List each line of the listing that contains the string "pixel". Case matters.

Scene-based reasoning records:
>>>
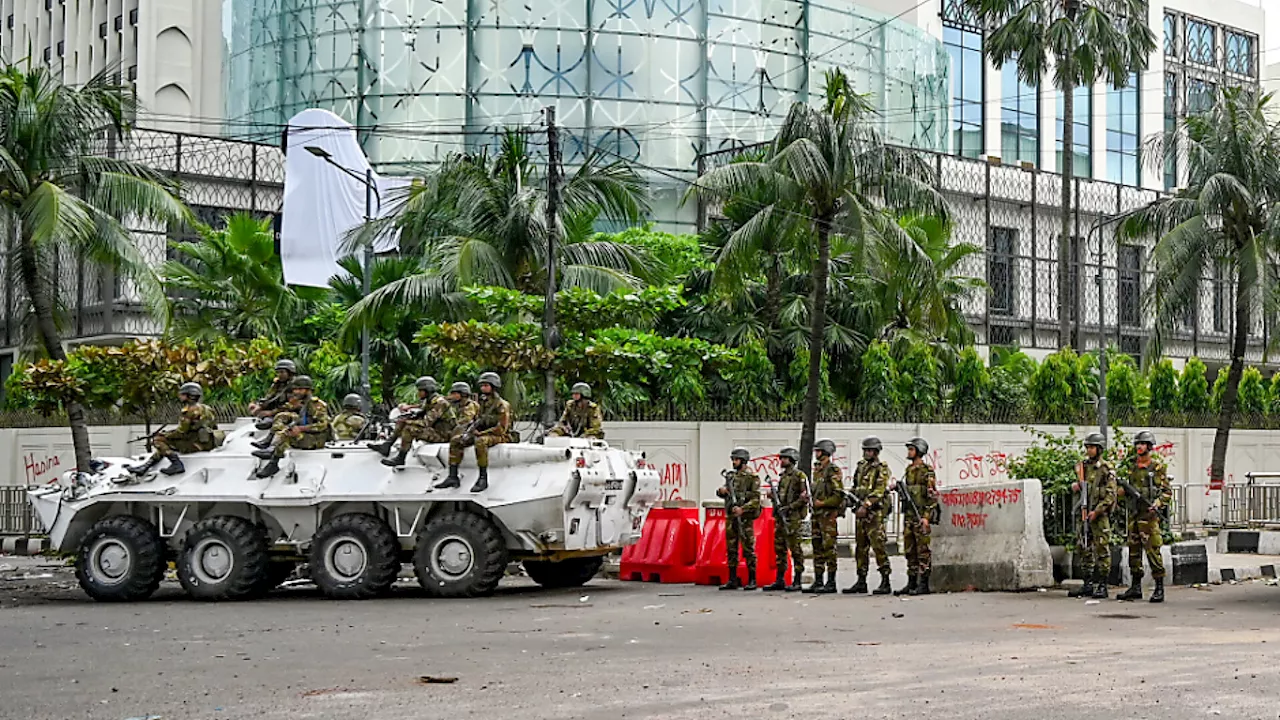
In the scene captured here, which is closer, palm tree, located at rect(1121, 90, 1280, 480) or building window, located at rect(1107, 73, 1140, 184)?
palm tree, located at rect(1121, 90, 1280, 480)

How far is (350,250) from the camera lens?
30.7 m

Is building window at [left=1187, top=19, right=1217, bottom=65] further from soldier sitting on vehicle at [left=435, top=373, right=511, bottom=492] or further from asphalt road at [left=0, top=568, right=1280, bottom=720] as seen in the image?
soldier sitting on vehicle at [left=435, top=373, right=511, bottom=492]

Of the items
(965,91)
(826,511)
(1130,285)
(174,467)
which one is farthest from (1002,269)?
(174,467)

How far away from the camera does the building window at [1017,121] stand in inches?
2286

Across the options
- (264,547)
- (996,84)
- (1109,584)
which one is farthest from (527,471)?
(996,84)

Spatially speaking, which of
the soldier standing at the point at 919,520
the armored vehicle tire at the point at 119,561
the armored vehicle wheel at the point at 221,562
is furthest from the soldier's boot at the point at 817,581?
the armored vehicle tire at the point at 119,561

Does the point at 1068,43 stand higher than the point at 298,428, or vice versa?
the point at 1068,43

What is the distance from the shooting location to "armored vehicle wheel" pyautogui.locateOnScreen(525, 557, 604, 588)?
773 inches

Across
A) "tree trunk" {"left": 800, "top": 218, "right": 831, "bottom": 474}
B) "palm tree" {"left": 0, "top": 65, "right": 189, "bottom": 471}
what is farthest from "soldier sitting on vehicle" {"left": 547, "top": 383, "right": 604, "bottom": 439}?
"palm tree" {"left": 0, "top": 65, "right": 189, "bottom": 471}

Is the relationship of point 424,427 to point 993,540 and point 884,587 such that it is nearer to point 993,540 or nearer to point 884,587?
point 884,587

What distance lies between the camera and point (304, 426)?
18406mm

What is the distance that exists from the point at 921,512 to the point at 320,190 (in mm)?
23818

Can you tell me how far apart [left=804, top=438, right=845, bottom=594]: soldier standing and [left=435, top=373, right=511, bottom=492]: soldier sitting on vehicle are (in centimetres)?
338

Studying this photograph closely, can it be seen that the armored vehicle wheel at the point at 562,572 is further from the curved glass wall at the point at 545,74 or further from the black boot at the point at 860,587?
the curved glass wall at the point at 545,74
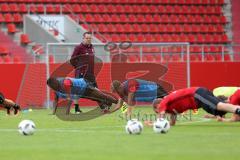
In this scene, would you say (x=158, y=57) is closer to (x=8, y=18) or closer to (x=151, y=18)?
(x=8, y=18)

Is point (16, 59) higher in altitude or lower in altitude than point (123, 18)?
lower

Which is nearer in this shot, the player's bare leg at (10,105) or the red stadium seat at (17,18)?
the player's bare leg at (10,105)

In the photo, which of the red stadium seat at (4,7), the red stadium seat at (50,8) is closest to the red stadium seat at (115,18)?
the red stadium seat at (50,8)

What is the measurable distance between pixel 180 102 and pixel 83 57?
7180 mm

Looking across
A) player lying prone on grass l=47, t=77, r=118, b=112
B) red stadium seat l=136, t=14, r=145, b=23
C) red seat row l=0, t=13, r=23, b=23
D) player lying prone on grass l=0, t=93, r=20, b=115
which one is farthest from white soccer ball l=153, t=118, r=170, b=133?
red stadium seat l=136, t=14, r=145, b=23

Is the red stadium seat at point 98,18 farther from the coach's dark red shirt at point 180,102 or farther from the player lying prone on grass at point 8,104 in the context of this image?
the coach's dark red shirt at point 180,102

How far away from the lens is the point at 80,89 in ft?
74.8

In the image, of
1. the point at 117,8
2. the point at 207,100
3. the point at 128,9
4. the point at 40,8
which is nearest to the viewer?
the point at 207,100

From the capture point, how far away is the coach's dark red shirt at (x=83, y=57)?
2173 centimetres

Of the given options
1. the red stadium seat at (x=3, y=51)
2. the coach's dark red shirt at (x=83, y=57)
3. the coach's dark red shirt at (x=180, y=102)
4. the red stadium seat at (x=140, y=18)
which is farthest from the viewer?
the red stadium seat at (x=140, y=18)

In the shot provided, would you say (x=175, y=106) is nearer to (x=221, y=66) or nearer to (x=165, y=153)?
(x=165, y=153)

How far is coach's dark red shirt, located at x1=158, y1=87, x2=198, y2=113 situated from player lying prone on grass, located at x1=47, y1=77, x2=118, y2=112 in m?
6.86

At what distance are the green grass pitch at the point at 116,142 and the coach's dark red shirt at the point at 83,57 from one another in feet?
15.4

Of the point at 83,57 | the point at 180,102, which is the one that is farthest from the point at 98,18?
the point at 180,102
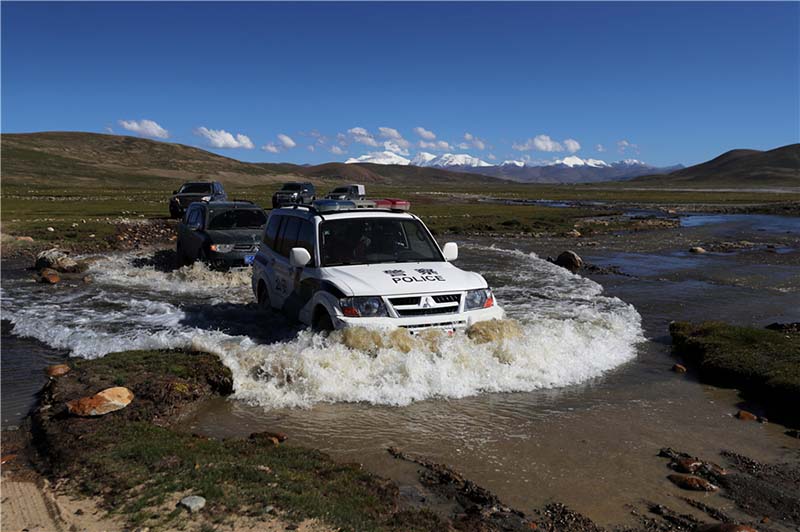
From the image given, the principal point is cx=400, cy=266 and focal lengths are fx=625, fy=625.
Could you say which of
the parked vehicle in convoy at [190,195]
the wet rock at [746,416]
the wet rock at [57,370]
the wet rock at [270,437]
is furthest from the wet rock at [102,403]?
the parked vehicle in convoy at [190,195]

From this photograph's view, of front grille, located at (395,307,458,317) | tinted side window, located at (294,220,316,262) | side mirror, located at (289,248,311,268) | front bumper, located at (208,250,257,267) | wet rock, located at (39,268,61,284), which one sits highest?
tinted side window, located at (294,220,316,262)

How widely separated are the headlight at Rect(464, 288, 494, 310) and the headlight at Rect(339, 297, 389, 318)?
46.6 inches

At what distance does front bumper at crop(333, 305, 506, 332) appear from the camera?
7.66 meters

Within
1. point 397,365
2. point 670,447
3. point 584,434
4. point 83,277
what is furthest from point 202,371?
point 83,277

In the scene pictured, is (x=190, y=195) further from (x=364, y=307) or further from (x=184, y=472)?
(x=184, y=472)

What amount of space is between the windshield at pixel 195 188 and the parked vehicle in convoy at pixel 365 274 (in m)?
26.2

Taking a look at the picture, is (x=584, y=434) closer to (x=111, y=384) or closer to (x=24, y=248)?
(x=111, y=384)

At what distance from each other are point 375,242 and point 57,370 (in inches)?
178

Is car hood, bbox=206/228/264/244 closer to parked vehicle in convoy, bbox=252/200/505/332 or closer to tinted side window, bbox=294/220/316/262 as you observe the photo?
parked vehicle in convoy, bbox=252/200/505/332

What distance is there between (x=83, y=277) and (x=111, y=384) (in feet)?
36.9

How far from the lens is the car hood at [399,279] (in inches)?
309

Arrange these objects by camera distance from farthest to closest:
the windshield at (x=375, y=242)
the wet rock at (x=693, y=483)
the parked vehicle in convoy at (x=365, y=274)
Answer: the windshield at (x=375, y=242), the parked vehicle in convoy at (x=365, y=274), the wet rock at (x=693, y=483)

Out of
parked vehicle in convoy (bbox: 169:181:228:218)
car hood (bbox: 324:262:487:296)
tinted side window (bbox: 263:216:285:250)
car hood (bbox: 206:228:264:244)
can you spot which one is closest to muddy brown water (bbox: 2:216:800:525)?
car hood (bbox: 324:262:487:296)

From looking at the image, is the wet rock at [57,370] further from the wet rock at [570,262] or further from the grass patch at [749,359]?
<<<
### Finished exercise
What is the measurable distance between pixel 180 102 and pixel 83 57?
What amount of space is between the windshield at pixel 195 188 and the parked vehicle in convoy at pixel 365 274 (in m)?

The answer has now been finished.